今の時代、複式簿記の「ふ」の字も知らないまま、ソフトの誘導通りに進めれば、誰でも申告書は作れてしまいます。

でも、それ。

「正しい申告」ではなく、ただ「データが届いた」だけです。



■ 国税庁の「罠」に気づいていますか?

国税庁がスマホ申告を推し、マイナンバーで紐付けを急ぐ理由。

それは「みんなが正しく書けるように」ではありません。

「とりあえず情報を全部集めて、泳がせておくため」です。

ソフトが勝手に作った「あり得ない仕訳」。

とりあえず放り込んだ「謎の事業主貸」。

左右のバランス(貸借)さえ合えば、e-Taxは「受理」しちゃいます。

エラーが出ないからって、それが「正解」だとは限りません。

■ 恐怖の「忘れた頃にやってくる」

税務署は、あなたの申告が「おかしい」と思っても、すぐには連絡してきません。

彼らが動くのは、**あなたの記憶がちょうど途切れた「3年〜5年後」**です。

• 「この数年前の『事業主貸』の巨額な数字、中身は何ですか?」

• 「この仕訳、理屈が通りませんが説明してください」

その時、あなたは「ソフトが勝手にやったので分かりません」と言えますか?

ソフトはあなたの代わりに責任を取ってはくれません。

■ 「便利」と「無知」はセットで危険

ソフトは計算は得意ですが、あなたの商売の中身までは知りません。

意味もわからず「完了ボタン」を押すのは、

中身も見ずに「爆弾」を税務署に送りつけているようなもの。

• 複式簿記は、ただのルールじゃない。

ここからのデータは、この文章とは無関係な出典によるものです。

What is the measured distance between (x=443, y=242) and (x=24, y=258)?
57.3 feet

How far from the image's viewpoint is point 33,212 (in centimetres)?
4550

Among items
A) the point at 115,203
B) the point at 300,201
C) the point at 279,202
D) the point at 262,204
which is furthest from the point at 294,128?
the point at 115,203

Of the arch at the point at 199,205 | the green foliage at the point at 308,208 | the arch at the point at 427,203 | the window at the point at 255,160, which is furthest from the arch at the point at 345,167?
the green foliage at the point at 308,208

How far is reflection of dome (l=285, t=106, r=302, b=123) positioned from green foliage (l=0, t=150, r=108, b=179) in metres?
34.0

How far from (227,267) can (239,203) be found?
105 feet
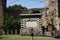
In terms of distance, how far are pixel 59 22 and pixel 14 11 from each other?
1316 centimetres

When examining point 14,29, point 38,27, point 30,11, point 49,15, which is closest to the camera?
point 49,15

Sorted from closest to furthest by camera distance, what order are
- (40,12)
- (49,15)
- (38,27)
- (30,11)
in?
(49,15) → (38,27) → (40,12) → (30,11)

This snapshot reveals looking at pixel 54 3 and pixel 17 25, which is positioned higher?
pixel 54 3

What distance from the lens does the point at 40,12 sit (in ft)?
96.3

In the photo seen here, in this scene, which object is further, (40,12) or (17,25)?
(40,12)

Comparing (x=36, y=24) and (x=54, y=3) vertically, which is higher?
(x=54, y=3)

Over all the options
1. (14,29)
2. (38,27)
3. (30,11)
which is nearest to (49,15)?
(38,27)

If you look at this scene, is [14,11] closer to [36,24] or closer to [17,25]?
[17,25]

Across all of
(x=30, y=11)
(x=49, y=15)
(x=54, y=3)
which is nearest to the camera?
(x=49, y=15)

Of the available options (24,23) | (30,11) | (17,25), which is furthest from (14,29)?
(30,11)

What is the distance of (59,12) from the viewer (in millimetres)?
19859

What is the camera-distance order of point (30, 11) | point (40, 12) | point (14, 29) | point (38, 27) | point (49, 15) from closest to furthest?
point (49, 15) < point (38, 27) < point (14, 29) < point (40, 12) < point (30, 11)

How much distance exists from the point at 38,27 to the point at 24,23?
157 cm

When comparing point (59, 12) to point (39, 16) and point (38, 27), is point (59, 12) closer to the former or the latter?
point (38, 27)
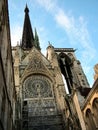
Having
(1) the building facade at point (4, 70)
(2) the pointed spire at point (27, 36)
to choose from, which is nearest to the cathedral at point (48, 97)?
(1) the building facade at point (4, 70)

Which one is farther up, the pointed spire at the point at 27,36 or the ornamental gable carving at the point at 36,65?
the pointed spire at the point at 27,36

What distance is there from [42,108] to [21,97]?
2.47m

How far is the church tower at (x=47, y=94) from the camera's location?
1628cm

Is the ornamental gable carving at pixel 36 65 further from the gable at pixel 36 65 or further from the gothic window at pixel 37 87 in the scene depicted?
the gothic window at pixel 37 87

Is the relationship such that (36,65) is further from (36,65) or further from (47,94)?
(47,94)

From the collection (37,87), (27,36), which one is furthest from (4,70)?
(27,36)

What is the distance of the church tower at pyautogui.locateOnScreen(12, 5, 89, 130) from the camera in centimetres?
1628

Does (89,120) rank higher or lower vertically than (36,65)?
lower

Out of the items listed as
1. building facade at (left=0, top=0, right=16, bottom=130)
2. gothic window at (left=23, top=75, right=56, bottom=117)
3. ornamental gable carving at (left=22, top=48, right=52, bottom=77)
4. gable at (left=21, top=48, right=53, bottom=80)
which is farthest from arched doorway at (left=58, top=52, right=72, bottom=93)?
building facade at (left=0, top=0, right=16, bottom=130)

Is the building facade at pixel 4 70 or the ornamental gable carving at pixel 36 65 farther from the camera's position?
the ornamental gable carving at pixel 36 65

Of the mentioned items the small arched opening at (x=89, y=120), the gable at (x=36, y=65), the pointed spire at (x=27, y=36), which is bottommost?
the small arched opening at (x=89, y=120)

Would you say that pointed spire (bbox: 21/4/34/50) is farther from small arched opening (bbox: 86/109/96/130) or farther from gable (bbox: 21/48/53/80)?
small arched opening (bbox: 86/109/96/130)

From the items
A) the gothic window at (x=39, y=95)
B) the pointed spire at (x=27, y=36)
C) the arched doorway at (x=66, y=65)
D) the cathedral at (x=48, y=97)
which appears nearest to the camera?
the cathedral at (x=48, y=97)

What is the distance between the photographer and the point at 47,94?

自分の身を守る「盾」です。

• 総勘定元帳は、ただの記録じゃない。数年後の自分への「証言台」です。

「受理された=合格」という勘違いはやめましょう。

スマホで手軽にできる今だからこそ、一回立ち止まって「自分の帳簿の数字」が何を意味しているか、ちゃんと自分の言葉で説明できますか?

数年後の自分に、泣きつかれないために。